Искусство на повестке дня. Рождение русской культуры из духа газетных споров - Катя Дианина
Шрифт:
Интервал:
Дягилев, главнокомандующий объединения на культурном фронте, явно процветал в конфликте. Признанный дилетант в искусстве, он тем не менее говорил авторитетно и никогда не стеснялся бросать вызовы другим лидерам мнения, особенно Стасову. Дягилев преуспел как критик-самоучка. По оценкам советских ученых, он написал 120 статей и интервью, только треть из которых появилась в «Мире искусства»[716]. Он был в определенном смысле умным фельетонистом, особенно в своих ранних пафосных публикациях, способствующих развитию дискурса об искусстве. Но в первую очередь он был провокатором: его публичные заявления окружала атмосфера скандала, вызывавшая ответную реакцию в самых разных формах, от статей и писем к издателю, до сатирических иллюстраций, которые появлялись в периодических изданиях, таких как еженедельный художественный журнал с карикатурами «Шут».

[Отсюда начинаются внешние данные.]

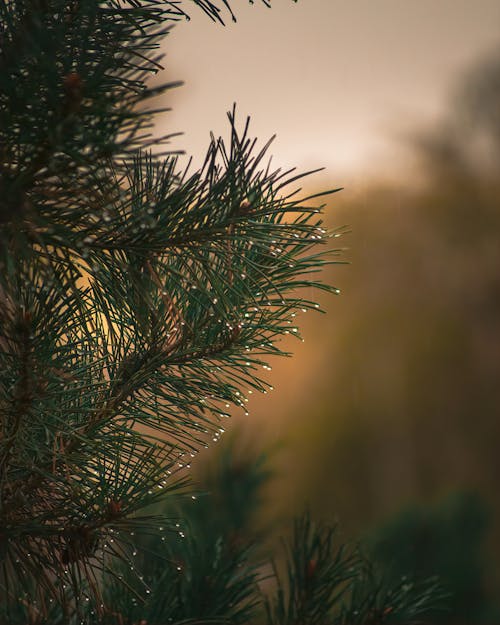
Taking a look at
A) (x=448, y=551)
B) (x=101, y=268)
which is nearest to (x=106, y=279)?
(x=101, y=268)

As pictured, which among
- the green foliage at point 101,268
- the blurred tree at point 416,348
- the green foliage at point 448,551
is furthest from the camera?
the blurred tree at point 416,348

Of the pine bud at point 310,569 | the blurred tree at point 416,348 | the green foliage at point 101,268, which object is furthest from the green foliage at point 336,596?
the blurred tree at point 416,348

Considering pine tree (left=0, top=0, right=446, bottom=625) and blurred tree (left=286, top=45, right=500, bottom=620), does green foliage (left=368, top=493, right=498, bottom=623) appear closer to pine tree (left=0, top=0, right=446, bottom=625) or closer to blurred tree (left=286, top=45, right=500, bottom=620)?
pine tree (left=0, top=0, right=446, bottom=625)

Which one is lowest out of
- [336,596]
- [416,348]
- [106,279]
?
[336,596]

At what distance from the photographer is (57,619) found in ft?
1.63

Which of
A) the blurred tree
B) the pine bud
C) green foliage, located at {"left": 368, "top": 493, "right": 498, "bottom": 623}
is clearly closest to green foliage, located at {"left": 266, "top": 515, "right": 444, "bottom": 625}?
the pine bud

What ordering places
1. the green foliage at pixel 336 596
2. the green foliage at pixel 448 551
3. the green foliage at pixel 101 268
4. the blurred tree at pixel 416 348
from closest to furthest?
the green foliage at pixel 101 268, the green foliage at pixel 336 596, the green foliage at pixel 448 551, the blurred tree at pixel 416 348

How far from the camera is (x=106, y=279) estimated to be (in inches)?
16.8

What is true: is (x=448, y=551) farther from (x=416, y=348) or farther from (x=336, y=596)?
(x=416, y=348)

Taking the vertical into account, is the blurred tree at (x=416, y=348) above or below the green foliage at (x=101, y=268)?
above

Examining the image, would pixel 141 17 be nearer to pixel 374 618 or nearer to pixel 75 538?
pixel 75 538

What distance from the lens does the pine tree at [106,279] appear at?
1.07 ft

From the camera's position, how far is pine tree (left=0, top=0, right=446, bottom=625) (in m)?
0.33

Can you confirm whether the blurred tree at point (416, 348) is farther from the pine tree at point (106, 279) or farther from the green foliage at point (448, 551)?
the pine tree at point (106, 279)
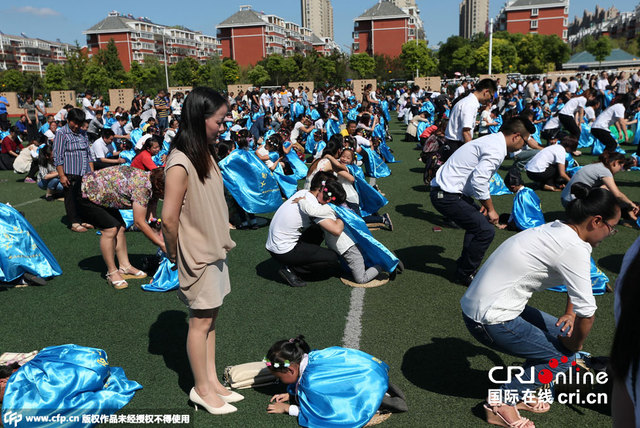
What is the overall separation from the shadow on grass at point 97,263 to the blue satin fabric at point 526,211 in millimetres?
5369

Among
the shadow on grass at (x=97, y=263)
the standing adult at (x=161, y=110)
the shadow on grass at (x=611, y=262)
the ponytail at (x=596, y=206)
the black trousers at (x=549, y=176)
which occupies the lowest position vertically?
the shadow on grass at (x=611, y=262)

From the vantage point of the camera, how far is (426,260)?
21.1 feet

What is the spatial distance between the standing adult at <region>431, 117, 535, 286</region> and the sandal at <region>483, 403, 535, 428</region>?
2.23 metres

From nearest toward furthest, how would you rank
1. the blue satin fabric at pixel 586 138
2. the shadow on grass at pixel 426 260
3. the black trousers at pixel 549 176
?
the shadow on grass at pixel 426 260
the black trousers at pixel 549 176
the blue satin fabric at pixel 586 138

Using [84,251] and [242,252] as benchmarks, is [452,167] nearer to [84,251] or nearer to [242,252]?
[242,252]

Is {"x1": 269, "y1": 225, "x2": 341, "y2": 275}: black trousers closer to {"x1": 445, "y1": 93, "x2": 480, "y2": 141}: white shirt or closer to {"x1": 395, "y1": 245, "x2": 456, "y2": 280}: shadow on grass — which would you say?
{"x1": 395, "y1": 245, "x2": 456, "y2": 280}: shadow on grass

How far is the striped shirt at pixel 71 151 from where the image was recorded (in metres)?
7.20

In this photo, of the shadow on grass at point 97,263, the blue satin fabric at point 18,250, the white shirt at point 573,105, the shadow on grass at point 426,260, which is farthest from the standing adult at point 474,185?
the white shirt at point 573,105

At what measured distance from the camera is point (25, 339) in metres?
4.60

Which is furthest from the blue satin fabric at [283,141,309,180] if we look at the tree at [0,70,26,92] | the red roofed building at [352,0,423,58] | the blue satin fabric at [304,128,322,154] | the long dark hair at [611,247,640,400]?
the red roofed building at [352,0,423,58]

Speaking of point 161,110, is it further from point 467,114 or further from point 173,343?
point 173,343

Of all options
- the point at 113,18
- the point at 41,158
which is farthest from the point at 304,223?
the point at 113,18

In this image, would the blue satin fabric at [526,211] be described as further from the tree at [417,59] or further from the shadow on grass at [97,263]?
the tree at [417,59]

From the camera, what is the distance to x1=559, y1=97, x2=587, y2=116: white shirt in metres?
12.9
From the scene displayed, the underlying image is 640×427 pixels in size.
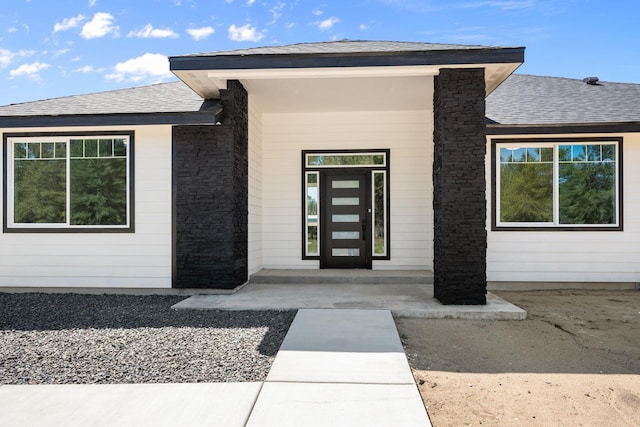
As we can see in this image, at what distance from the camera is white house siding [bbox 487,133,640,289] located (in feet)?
23.8

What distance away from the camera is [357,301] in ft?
18.9

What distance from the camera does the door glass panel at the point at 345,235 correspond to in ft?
28.1

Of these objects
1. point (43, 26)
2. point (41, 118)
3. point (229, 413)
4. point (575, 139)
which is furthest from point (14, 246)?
point (575, 139)

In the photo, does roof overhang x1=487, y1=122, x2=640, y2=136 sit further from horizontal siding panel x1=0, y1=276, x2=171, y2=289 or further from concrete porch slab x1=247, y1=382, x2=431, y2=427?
horizontal siding panel x1=0, y1=276, x2=171, y2=289

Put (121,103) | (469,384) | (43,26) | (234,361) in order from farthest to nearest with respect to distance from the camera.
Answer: (43,26), (121,103), (234,361), (469,384)

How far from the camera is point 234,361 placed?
3.47m

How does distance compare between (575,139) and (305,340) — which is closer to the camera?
(305,340)

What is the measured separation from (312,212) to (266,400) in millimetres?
6039

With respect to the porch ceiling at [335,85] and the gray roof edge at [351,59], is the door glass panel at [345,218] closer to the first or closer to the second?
the porch ceiling at [335,85]

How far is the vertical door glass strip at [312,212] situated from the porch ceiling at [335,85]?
1410mm

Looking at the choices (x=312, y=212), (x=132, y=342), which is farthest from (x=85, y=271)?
(x=312, y=212)

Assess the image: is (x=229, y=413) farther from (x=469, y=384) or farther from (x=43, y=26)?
(x=43, y=26)

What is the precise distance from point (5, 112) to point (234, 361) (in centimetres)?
642

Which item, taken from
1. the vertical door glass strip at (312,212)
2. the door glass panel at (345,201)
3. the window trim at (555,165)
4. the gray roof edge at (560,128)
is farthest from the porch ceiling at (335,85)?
the door glass panel at (345,201)
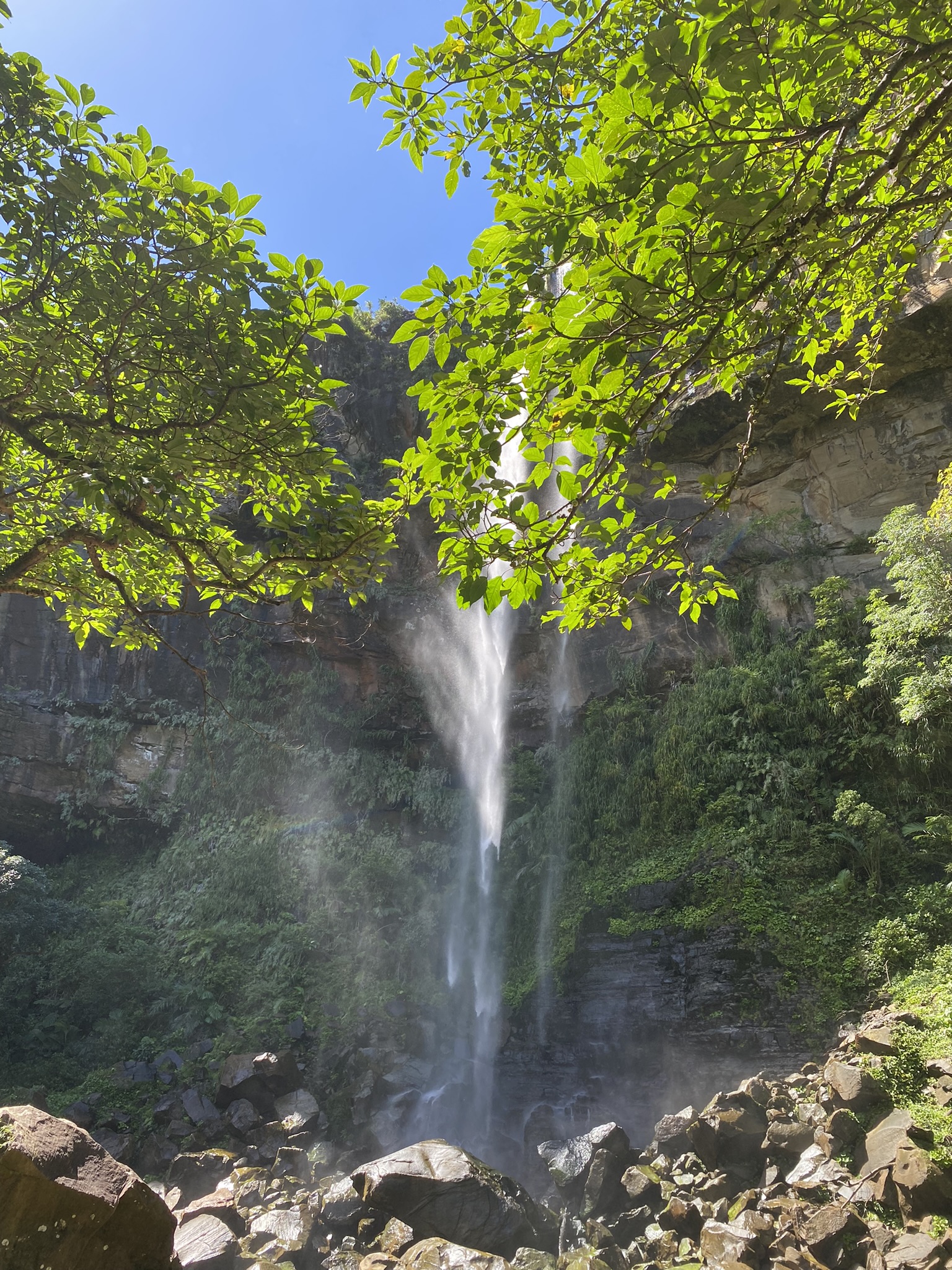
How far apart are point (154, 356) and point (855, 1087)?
26.4ft

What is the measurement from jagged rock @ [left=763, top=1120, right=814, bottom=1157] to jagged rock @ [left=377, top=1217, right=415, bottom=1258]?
11.8 ft

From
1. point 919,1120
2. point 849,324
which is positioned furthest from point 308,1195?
point 849,324

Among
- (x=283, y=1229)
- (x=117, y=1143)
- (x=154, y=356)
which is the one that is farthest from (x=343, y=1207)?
(x=154, y=356)

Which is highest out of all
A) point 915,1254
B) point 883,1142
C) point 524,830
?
point 524,830

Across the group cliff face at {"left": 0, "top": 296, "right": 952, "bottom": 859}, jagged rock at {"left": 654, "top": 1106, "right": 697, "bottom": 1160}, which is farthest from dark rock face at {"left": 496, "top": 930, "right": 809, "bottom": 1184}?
cliff face at {"left": 0, "top": 296, "right": 952, "bottom": 859}

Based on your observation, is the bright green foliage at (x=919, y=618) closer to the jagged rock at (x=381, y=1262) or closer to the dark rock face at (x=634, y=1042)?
the dark rock face at (x=634, y=1042)

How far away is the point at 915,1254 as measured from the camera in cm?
446

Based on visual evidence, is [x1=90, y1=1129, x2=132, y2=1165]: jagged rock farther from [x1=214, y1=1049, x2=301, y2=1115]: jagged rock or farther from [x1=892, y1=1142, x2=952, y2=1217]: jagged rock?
[x1=892, y1=1142, x2=952, y2=1217]: jagged rock

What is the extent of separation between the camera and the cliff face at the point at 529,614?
12.5 metres

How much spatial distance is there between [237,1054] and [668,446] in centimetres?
1422

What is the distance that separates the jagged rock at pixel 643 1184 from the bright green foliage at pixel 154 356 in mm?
6910

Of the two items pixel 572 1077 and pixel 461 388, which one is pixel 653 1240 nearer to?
pixel 572 1077

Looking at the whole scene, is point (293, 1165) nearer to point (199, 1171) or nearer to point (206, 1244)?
point (199, 1171)

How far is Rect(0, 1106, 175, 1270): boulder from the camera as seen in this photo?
4043 mm
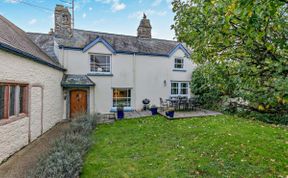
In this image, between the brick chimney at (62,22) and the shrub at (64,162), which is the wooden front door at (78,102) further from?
the shrub at (64,162)

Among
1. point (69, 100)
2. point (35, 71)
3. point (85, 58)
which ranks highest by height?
point (85, 58)

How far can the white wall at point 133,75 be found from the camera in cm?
1448

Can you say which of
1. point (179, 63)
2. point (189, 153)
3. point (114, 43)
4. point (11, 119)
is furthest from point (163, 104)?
point (11, 119)

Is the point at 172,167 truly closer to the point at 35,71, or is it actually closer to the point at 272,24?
the point at 272,24

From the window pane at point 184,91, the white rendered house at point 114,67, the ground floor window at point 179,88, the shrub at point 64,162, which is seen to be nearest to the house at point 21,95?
the shrub at point 64,162

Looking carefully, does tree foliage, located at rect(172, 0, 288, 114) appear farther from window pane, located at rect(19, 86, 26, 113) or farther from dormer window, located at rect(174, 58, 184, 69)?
dormer window, located at rect(174, 58, 184, 69)

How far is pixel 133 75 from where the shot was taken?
16062mm

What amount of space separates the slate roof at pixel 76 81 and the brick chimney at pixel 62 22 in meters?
3.62

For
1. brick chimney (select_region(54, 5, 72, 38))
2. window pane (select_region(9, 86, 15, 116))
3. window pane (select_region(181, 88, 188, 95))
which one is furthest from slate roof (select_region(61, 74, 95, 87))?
window pane (select_region(181, 88, 188, 95))

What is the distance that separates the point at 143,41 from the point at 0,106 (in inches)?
550

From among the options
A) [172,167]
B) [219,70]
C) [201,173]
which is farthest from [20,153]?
[219,70]

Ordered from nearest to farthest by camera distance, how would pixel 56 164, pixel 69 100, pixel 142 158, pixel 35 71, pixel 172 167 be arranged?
pixel 56 164
pixel 172 167
pixel 142 158
pixel 35 71
pixel 69 100

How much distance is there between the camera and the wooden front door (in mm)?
13995

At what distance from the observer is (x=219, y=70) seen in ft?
12.8
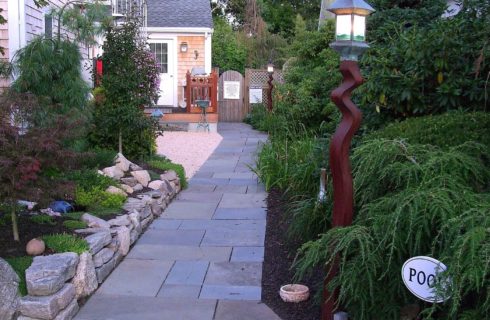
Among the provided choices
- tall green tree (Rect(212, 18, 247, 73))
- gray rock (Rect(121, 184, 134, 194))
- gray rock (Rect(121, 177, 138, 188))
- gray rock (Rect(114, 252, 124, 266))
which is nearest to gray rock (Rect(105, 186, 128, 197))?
gray rock (Rect(121, 184, 134, 194))

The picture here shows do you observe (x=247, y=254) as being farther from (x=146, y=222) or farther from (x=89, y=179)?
(x=89, y=179)

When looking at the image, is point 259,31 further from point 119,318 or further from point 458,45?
point 119,318

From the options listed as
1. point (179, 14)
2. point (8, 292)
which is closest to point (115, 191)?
point (8, 292)

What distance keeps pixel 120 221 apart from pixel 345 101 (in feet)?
9.95

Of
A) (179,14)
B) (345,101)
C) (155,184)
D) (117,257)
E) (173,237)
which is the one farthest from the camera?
(179,14)

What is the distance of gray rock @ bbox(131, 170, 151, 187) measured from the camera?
320 inches

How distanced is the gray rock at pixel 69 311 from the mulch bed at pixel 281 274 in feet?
4.81

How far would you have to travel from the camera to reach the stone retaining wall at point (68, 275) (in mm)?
4246

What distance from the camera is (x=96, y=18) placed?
29.0ft

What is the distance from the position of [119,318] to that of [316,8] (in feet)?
115

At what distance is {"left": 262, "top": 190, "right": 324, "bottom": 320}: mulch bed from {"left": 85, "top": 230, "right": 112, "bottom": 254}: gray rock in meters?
1.46

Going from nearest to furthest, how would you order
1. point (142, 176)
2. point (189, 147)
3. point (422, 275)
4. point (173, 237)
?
1. point (422, 275)
2. point (173, 237)
3. point (142, 176)
4. point (189, 147)

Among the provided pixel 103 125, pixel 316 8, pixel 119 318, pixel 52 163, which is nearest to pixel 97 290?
pixel 119 318

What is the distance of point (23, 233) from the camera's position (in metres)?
5.39
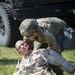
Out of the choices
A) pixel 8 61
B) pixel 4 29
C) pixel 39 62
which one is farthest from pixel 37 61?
pixel 4 29

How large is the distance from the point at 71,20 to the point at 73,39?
9.91ft

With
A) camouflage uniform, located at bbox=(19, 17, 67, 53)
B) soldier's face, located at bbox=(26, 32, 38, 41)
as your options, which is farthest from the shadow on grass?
soldier's face, located at bbox=(26, 32, 38, 41)

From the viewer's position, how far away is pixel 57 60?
14.8 feet

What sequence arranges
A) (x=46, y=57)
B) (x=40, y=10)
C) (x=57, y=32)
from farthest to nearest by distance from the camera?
(x=40, y=10) → (x=57, y=32) → (x=46, y=57)

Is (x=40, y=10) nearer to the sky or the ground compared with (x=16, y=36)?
nearer to the sky

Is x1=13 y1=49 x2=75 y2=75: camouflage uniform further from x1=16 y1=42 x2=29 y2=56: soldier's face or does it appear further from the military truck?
the military truck

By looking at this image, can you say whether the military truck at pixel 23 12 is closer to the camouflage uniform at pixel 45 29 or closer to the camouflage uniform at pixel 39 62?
the camouflage uniform at pixel 45 29

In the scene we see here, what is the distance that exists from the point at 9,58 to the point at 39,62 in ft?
10.4

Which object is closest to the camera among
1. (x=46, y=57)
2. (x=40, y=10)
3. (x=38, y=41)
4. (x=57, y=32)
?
(x=46, y=57)

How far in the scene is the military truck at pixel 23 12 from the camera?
26.0ft

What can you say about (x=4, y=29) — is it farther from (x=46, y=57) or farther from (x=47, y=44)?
(x=46, y=57)

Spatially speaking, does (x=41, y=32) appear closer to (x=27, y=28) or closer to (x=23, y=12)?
(x=27, y=28)

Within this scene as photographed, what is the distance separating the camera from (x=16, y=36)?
27.8 ft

Присутствие Дягилева в публичной сфере в России конца XIX века было значительным. Например, «художественный критик» газеты «Новое время» Буренин, известный среди коллег своей беспощадностью и даже злобой, позволил себе тон наглой фамильярности, изображая издателя «Мира искусства» следующим образом: «очень здоровый и даже, быть может, упитанный, как телец, г. Дягилев». Буренин завершает свою рецензию на «Мир искусства» язвительным обращением, которое вполне могло бы соответствовать некоторым высказываниям самого Дягилева: «Ах, г. Дягилев, г. Дягилев, шутник вы, кажется, а совсем не “руководитель” художественного журнала»[717]. Буренин переходит здесь к личной атаке, попытке подрыва репутации. В этих сражениях, напоминавших то балаган, то потасовку, вежливость не являлась частью этикета.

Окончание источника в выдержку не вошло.